The output of this comparison is called quantitative EEG (QEEG), which is used by the trained neurotherapist to make considerations that may complement and extend a diagnosis based only on behavioral symptoms [3].

For example, QEEG studies have shown that ADHD children with the combined type have activity deficit in the frequencies delta, theta, and alpha [4] (Fig.1 A), which are thought to be associated with hyperactivity and impulsivity. Also, in the combined type, the number of neurons activated at specific frequencies (a measure called coherence) across the two brain hemispheres has been shown to be greater than in the inattentive type [4] (Fig.1 B).

adhd subtypes

Fig.1 Comparison between two children with ADHD of the combined (top row) vs inattentive (bottom row) subtypes (A: activity measured by frequency bands; B: coherence) [4].

The information gathered by QEEG can then assist the therapist in choosing the intervention strategy that she/he deems most appropriate for the client, which may include talk therapy, pharmacotherapy, and/or other types of interventions aimed at more directly influencing brain activity (e.g., neurofeedback training).

QEEG is also employed to predict and evaluate the treatment effects of pharmacotherapy. For example, QEEG, combined with clinical interviews, can help the neurotherapist to monitor changes in brain activity as a response to the administration of methylphenidate [5] and even to identify the children who are more likely to respond to the medication [6].

════════════════════

USING THE INFORMATION →
• a. Copy the section of the QEEG passage starting at "The output of" and ending at "[4] (Fig.1 B).".
• b. For each statement, say yes or no depending on whether it agrees with the QEEG passage, quoting the words that decide it. (i) The combined type of ADHD has shown greater coherence across the two brain hemispheres than the inattentive type. (ii) QEEG is meant to replace a diagnosis based on behavioral symptoms. (iii) QEEG can help identify children more likely to respond to methylphenidate.
• c. Pick up the QEEG passage after its last sentence and continue it.
The listing that follows comes from a separate source and is unrelated to the QEEG passage.

INFORMATION SHOWN →
════════════════════

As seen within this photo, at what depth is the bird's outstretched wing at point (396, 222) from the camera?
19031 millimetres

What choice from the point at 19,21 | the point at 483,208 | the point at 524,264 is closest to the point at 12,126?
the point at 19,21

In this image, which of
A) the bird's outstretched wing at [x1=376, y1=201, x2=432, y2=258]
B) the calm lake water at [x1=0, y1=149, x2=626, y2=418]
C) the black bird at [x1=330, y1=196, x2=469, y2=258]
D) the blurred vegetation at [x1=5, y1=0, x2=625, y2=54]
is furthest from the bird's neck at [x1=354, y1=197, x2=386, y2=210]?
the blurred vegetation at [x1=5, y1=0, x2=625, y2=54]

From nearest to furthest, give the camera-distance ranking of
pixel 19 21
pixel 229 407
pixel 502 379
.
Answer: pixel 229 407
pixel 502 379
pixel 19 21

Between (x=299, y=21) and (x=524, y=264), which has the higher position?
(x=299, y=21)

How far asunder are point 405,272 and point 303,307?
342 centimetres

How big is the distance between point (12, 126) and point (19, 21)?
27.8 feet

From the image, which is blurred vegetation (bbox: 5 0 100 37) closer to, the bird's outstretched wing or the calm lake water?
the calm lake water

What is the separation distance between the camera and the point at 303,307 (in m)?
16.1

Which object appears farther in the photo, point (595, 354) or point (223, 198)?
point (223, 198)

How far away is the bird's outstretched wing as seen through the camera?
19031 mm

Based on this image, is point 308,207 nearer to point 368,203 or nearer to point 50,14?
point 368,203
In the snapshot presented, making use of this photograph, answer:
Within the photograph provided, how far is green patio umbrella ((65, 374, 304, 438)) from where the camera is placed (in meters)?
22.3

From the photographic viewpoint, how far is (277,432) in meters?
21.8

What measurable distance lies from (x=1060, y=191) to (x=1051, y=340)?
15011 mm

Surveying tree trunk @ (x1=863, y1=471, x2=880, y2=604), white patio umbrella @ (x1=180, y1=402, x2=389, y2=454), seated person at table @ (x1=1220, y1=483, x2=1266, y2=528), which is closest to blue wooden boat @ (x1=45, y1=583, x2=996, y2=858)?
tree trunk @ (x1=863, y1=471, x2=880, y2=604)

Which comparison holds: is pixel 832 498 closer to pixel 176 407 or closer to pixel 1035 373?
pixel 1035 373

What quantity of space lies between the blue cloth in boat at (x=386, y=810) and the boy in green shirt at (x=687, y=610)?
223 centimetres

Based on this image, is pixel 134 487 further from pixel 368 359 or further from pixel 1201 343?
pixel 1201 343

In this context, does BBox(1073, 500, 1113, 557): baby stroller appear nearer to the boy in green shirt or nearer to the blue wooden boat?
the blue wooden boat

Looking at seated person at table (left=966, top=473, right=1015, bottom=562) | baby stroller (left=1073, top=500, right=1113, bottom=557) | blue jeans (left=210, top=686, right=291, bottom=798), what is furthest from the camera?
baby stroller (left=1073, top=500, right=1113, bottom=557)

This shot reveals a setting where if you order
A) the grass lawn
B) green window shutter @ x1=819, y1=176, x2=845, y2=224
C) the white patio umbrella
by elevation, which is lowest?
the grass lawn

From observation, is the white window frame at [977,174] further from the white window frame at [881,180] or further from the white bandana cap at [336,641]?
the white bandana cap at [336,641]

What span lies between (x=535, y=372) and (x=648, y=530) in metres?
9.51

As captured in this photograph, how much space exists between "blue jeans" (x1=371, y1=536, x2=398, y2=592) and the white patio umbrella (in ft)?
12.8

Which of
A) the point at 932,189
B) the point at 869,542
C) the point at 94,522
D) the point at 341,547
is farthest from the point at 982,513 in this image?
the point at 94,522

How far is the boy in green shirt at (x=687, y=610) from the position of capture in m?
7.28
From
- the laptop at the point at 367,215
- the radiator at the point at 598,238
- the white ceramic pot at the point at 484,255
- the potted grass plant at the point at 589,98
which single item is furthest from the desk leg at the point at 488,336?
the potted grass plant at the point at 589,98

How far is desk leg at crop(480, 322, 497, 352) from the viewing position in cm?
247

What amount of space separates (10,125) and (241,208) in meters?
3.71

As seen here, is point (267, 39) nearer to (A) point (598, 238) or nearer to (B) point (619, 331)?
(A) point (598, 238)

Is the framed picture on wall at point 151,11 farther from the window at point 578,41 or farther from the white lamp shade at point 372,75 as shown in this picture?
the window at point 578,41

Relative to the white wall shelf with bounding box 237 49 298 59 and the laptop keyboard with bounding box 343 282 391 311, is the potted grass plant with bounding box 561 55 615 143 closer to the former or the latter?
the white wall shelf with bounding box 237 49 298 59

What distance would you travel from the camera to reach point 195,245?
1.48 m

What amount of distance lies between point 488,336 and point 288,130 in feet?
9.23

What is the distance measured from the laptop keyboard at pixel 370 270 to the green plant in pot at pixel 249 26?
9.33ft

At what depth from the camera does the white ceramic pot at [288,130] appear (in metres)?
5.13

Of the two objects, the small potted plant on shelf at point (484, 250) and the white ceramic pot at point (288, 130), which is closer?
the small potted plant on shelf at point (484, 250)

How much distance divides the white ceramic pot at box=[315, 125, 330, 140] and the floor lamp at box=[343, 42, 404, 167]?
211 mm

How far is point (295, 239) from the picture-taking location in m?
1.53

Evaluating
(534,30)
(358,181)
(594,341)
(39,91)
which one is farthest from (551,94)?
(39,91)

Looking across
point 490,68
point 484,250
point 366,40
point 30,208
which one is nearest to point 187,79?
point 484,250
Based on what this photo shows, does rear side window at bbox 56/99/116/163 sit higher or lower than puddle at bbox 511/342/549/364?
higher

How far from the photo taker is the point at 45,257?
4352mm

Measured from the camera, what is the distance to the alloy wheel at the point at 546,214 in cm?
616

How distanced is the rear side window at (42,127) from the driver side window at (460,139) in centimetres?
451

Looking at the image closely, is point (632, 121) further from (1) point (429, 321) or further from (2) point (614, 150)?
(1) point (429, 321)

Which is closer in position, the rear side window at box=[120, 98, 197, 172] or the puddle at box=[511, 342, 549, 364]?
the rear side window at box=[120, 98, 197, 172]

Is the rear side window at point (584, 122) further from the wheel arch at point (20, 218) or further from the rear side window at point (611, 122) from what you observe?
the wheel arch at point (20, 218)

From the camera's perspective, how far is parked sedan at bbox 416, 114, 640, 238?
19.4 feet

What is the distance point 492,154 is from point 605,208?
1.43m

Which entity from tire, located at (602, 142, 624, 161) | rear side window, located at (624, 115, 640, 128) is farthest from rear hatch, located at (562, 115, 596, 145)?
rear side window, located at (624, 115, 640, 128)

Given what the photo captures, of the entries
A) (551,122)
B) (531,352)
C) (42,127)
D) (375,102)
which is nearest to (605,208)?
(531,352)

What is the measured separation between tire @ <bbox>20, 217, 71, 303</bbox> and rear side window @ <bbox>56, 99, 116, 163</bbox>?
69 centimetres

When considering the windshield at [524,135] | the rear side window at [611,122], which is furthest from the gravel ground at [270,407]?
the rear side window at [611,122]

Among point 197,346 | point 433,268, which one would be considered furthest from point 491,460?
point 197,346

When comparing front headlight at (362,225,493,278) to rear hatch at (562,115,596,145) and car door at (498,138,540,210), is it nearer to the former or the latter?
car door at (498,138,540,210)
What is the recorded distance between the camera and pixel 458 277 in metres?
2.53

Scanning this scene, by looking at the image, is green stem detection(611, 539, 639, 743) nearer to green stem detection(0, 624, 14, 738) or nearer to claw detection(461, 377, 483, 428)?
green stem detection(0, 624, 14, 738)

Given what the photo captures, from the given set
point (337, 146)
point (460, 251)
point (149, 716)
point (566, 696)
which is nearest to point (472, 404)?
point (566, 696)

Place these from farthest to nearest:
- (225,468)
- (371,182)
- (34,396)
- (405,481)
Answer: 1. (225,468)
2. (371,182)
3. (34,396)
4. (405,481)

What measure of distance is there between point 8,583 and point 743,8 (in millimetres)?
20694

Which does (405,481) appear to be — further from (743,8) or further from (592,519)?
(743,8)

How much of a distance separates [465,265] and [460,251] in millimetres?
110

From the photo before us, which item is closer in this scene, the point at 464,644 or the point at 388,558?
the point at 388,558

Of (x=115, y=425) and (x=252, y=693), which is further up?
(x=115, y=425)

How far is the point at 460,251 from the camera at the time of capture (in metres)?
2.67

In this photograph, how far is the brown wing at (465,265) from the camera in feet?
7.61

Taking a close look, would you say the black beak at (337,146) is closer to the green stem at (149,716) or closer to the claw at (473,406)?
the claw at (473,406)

════════════════════

RESULTS →
• a.
The output of this comparison is called quantitative EEG (QEEG), which is used by the trained neurotherapist to make considerations that may complement and extend a diagnosis based only on behavioral symptoms [3].

For example, QEEG studies have shown that ADHD children with the combined type have activity deficit in the frequencies delta, theta, and alpha [4] (Fig.1 A), which are thought to be associated with hyperactivity and impulsivity. Also, in the combined type, the number of neurons activated at specific frequencies (a measure called coherence) across the two brain hemispheres has been shown to be greater than in the inattentive type [4] (Fig.1 B).

• b.
(i) Yes: "has been shown to be greater than in the inattentive type"
(ii) No: "may complement and extend a diagnosis based only on behavioral symptoms"
(iii) Yes: "even to identify the children who are more likely to respond to the medication"

• c.
QEEG is also regularly used to monitor the effects of neurofeedback training in ADHD and to personalize neurofeedback protocols for improved effects [e.g., 7, 8]. By viewing the activity pattern (brain map), for separate frequency bands, the therapist can decide which avenue to take in order to “normalize” an abnormal pattern.

For example, if a child with ADHD has inattention problems, his QEEG will very likely reveal abnormalities in his “attention network”. The neurotherapist can then tailor a neurofeedback treatment protocol to alleviate or cancel the disruption within the attention network.

Also, a careful examination of the QEEG brain maps can help the therapist design a protocol to improve the functional connectivity between the attention network and other networks, if this is deemed necessary to produce optimal brain functioning. Fig.2 shows an example of a QEEG brain map before and after neurofeedback treatment of a child with ADHD.

adhd neurofeedback effects

Fig.2 QEEG brain maps showing the activity chances before and after neurofeedback treatment in a child with ADHD.

 

Conclusions

The use of QEEG offers key advantages in the diagnosis of ADHD, allowing for greater objectivity and reliability in the identification of the disorder subtypes. QEEG also increases the objectivity and reliability in the evaluation of treatment response in both the pharmacotherapy and neurotherapy of ADHD.

 

References

  1. Berger, I., Diagnosis of attention deficit hyperactivity disorder: much ado about something. Isr Med Assoc J, 2011. 13(9): p. 571-4.
  2. Association, A.P., Diagnostic and Statistical Manual of Mental Disorders. 5th ed. ed. 2013, Washington, DC: American Psychiatric Association
  3. Galiana-Simal, A., et al., [Quantitative electroencephalography as a tool for the diagnosis and follow-up of patients with attention-deficit/hyperactivity disorder]. Rev Neurol, 2020. 70(6): p. 197-205.
  4. Rodrak, S. and Y. Wongsawat, EEG brain mapping and brain connectivity index for subtypes classification of attention deficit hyperactivity disorder children during the eye-opened period. Conf Proc IEEE Eng Med Biol Soc, 2013. 2013: p. 7400-3.
  5. Valdizan, J.R., [The diagnostic evaluation and therapeutic basis of immediate release methylphenidate in attention deficit hyperactivity disorder]. Rev Neurol, 2004. 38(6): p. 501-6.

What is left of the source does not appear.